─── SOURCE DATA

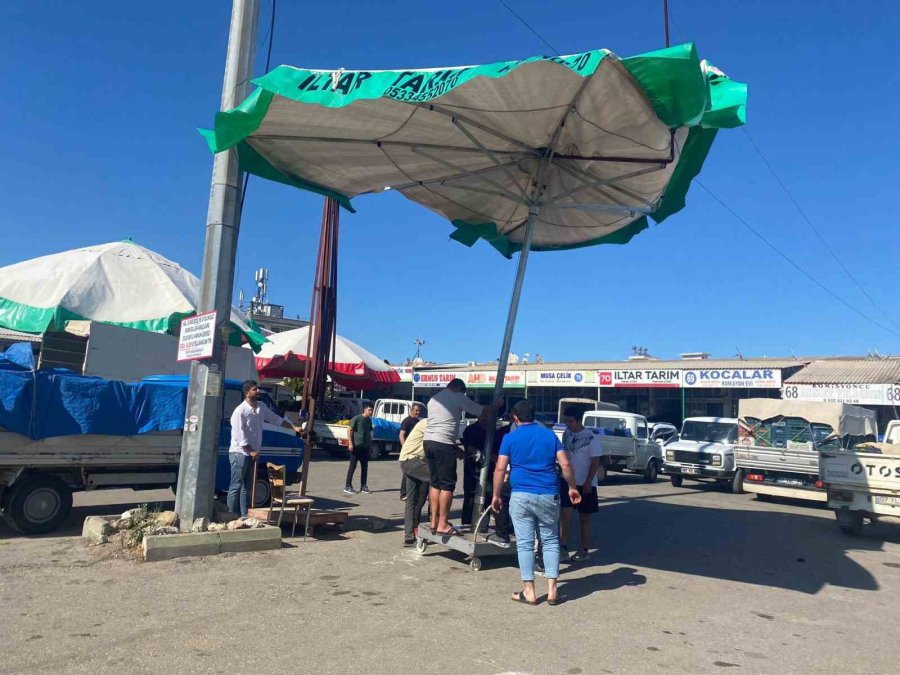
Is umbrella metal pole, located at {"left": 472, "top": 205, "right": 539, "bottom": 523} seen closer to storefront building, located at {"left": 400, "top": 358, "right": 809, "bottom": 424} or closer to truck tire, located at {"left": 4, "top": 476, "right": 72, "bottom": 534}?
truck tire, located at {"left": 4, "top": 476, "right": 72, "bottom": 534}

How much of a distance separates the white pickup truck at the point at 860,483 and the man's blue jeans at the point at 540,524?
7.44 meters

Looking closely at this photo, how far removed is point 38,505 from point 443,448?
5438mm

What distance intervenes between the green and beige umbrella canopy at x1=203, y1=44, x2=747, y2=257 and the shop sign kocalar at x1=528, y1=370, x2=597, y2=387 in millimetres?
23239

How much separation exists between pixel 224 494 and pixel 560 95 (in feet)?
26.2

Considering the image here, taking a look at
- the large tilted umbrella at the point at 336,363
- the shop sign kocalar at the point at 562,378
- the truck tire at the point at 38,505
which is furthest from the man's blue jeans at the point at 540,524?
the shop sign kocalar at the point at 562,378

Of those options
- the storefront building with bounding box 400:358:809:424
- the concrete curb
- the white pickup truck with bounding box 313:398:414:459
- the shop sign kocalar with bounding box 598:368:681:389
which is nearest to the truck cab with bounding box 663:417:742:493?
the white pickup truck with bounding box 313:398:414:459

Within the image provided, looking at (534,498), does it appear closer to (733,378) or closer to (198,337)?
(198,337)

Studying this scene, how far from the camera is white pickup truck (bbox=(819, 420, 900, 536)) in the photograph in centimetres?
1104

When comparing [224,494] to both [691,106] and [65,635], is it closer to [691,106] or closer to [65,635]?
[65,635]

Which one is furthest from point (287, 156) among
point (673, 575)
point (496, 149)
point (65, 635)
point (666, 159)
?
point (673, 575)

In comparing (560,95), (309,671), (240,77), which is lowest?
(309,671)

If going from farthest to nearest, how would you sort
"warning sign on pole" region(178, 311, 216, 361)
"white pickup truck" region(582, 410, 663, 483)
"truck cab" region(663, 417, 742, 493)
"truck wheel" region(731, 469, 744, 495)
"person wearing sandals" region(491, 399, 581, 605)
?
"white pickup truck" region(582, 410, 663, 483)
"truck cab" region(663, 417, 742, 493)
"truck wheel" region(731, 469, 744, 495)
"warning sign on pole" region(178, 311, 216, 361)
"person wearing sandals" region(491, 399, 581, 605)

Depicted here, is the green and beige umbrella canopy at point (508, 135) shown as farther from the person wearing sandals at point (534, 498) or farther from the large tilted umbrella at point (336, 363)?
the large tilted umbrella at point (336, 363)

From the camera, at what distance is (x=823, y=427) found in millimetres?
17281
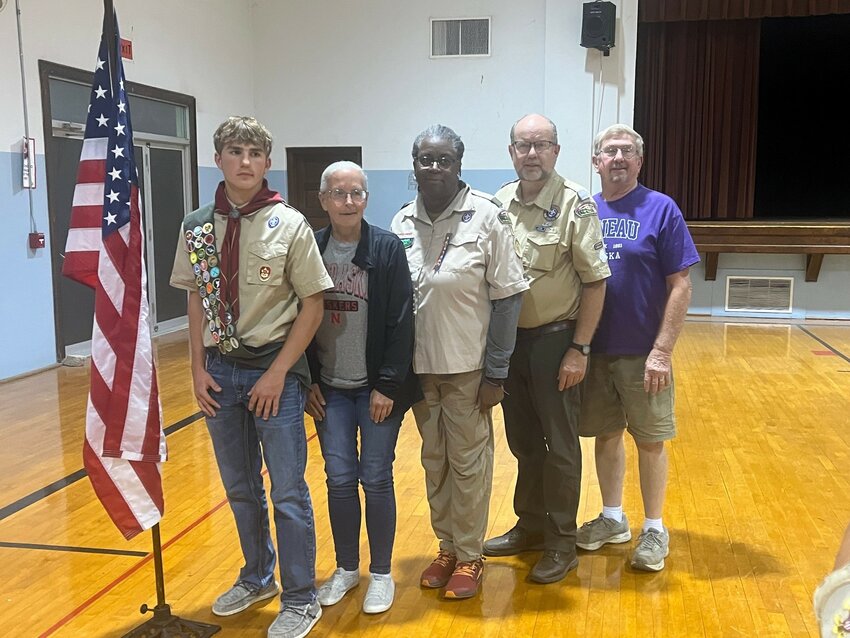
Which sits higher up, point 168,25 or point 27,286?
point 168,25

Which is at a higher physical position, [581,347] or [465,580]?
[581,347]

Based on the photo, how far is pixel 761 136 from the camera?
1074cm

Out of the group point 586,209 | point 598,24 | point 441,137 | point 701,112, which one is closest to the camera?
point 441,137

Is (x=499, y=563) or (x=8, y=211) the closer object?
(x=499, y=563)

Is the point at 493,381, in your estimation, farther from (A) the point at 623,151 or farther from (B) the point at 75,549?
(B) the point at 75,549

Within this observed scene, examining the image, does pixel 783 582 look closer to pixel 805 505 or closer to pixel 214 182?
pixel 805 505

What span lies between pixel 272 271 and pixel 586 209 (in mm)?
1136

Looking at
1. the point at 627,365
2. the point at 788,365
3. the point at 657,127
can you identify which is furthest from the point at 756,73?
the point at 627,365

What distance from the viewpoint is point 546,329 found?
2.93m

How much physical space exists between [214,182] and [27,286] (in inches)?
129

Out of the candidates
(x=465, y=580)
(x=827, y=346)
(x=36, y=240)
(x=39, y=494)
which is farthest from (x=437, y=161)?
(x=827, y=346)

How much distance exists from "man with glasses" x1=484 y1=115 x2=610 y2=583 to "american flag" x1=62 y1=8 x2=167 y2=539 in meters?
1.29

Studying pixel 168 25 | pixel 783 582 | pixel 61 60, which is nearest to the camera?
pixel 783 582

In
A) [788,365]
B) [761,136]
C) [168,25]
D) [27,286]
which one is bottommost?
[788,365]
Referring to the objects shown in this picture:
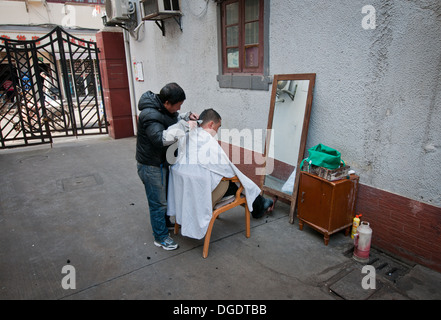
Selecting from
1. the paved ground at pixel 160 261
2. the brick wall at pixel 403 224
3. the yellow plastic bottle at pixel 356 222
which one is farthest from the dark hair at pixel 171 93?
the yellow plastic bottle at pixel 356 222

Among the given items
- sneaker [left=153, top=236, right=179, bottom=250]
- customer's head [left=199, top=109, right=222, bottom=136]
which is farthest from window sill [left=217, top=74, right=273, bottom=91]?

──────

## EXERCISE DETAILS
Retype the entries starting at the line containing "Referring to the" and ending at the last line of the entries, leaving the picture out of your answer.

## ANSWER BELOW
Referring to the objects shown in this picture:
Selecting from
1. the paved ground at pixel 160 261
2. the brick wall at pixel 403 224
3. the yellow plastic bottle at pixel 356 222
which one is farthest from the dark hair at pixel 171 93?
the yellow plastic bottle at pixel 356 222

Among the given items
- sneaker [left=153, top=236, right=179, bottom=250]
- customer's head [left=199, top=109, right=222, bottom=136]
which is farthest from window sill [left=217, top=74, right=273, bottom=91]?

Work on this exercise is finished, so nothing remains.